:: Dataset entries ::

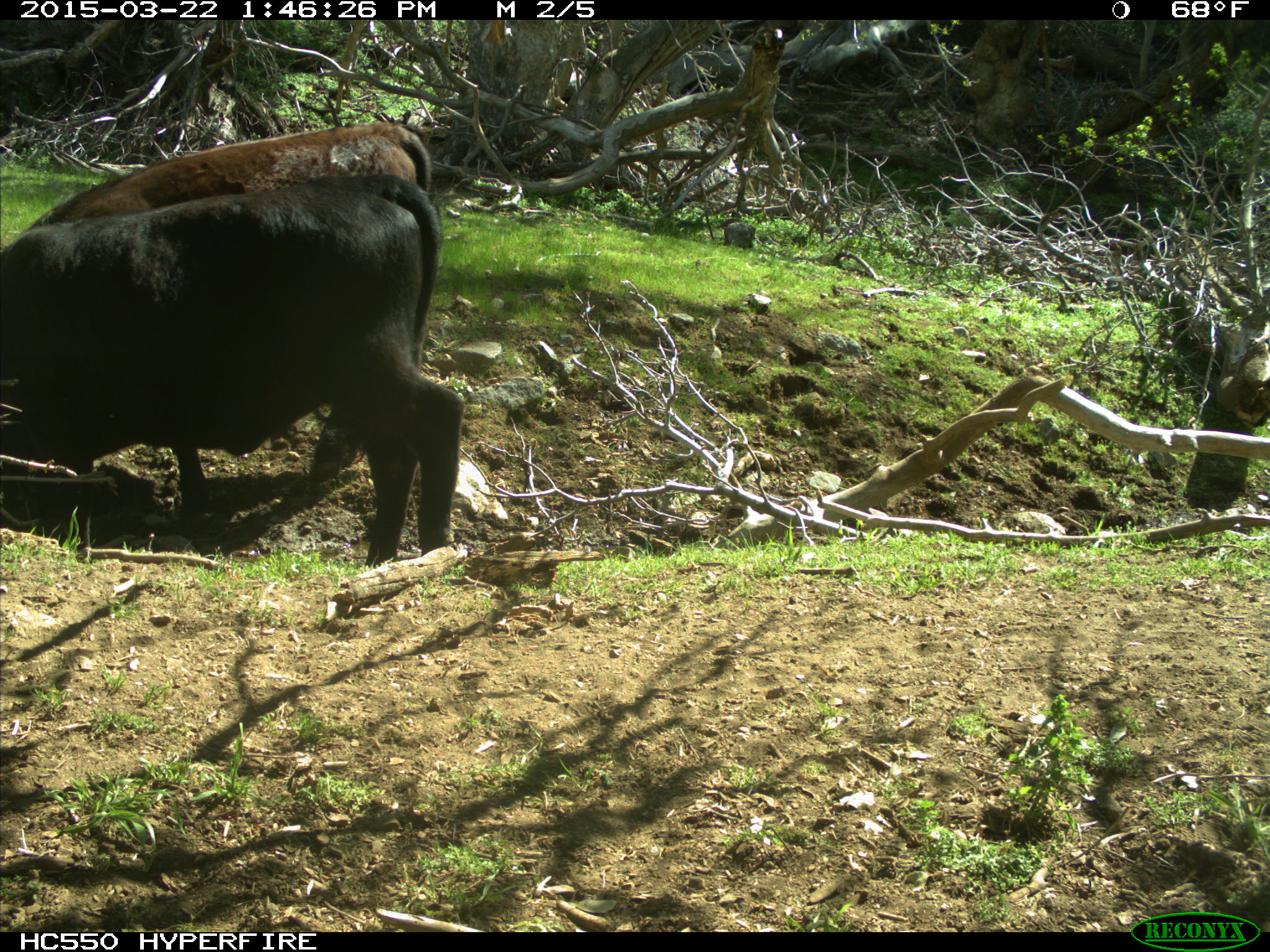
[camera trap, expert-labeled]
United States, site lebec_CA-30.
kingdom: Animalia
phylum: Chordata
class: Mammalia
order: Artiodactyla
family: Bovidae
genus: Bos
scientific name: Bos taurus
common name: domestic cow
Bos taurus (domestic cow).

:::
:: Dataset entries ::

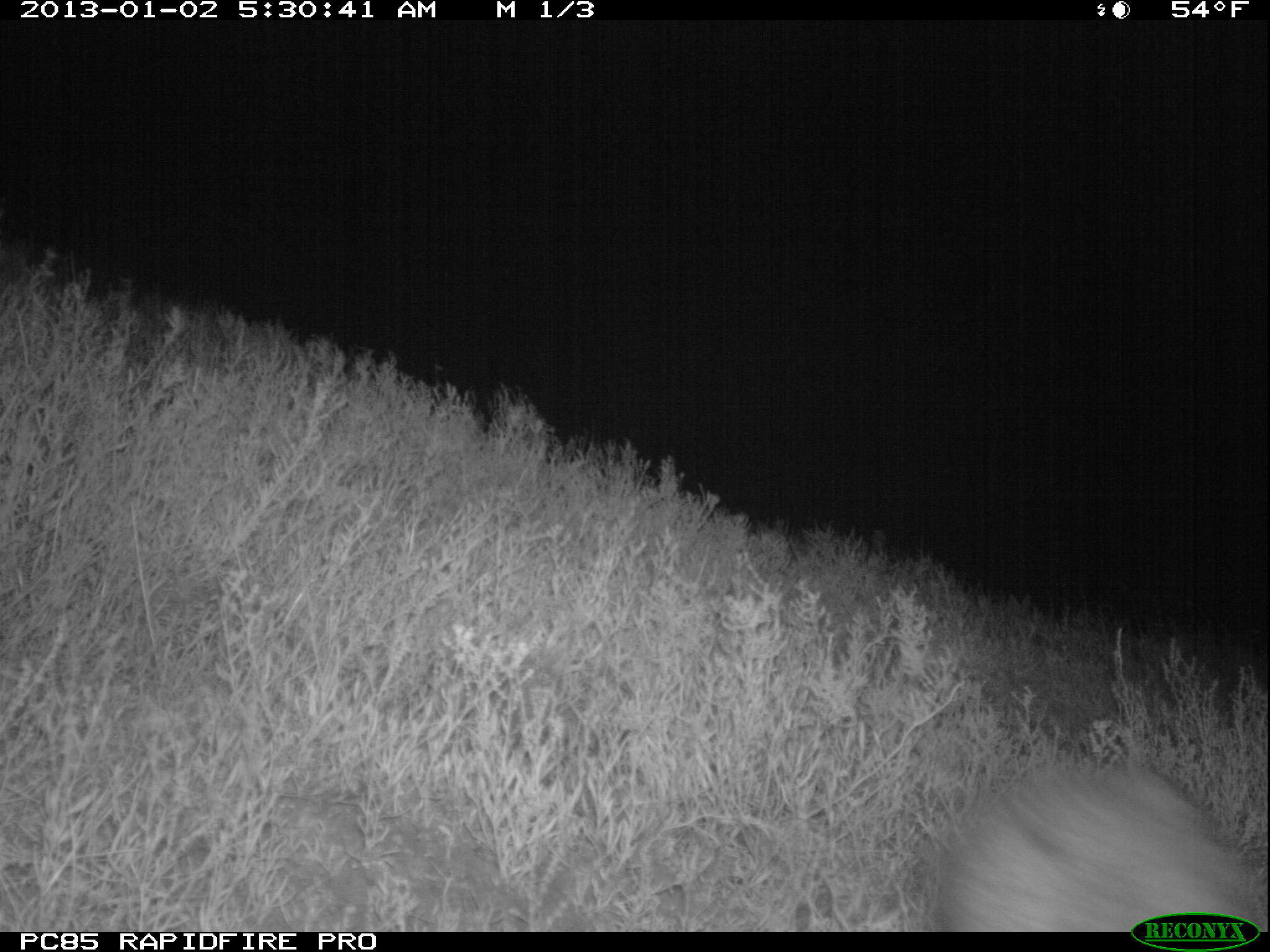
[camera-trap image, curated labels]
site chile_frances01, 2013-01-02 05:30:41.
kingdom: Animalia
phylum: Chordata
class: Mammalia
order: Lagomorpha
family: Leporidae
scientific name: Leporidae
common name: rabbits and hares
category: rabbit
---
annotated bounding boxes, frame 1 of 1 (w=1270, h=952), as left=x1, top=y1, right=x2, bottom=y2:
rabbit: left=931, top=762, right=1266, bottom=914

:::
:: Dataset entries ::

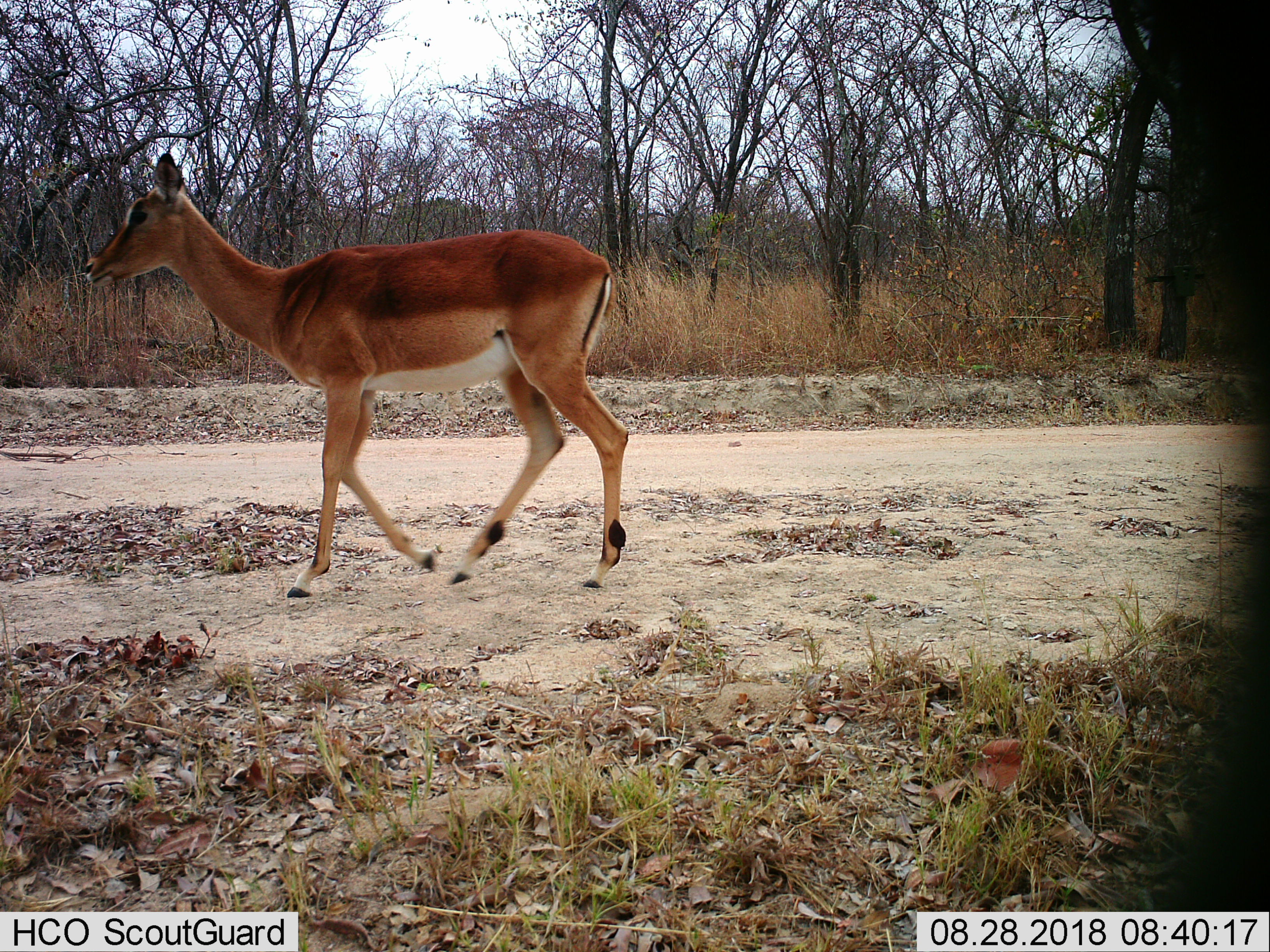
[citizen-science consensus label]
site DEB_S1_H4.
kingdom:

:::

Task details:
Filter the listing above by the word "site"; copy each line that passes.

Task response:
United States, site lebec_CA-30.
site chile_frances01, 2013-01-02 05:30:41.
site DEB_S1_H4.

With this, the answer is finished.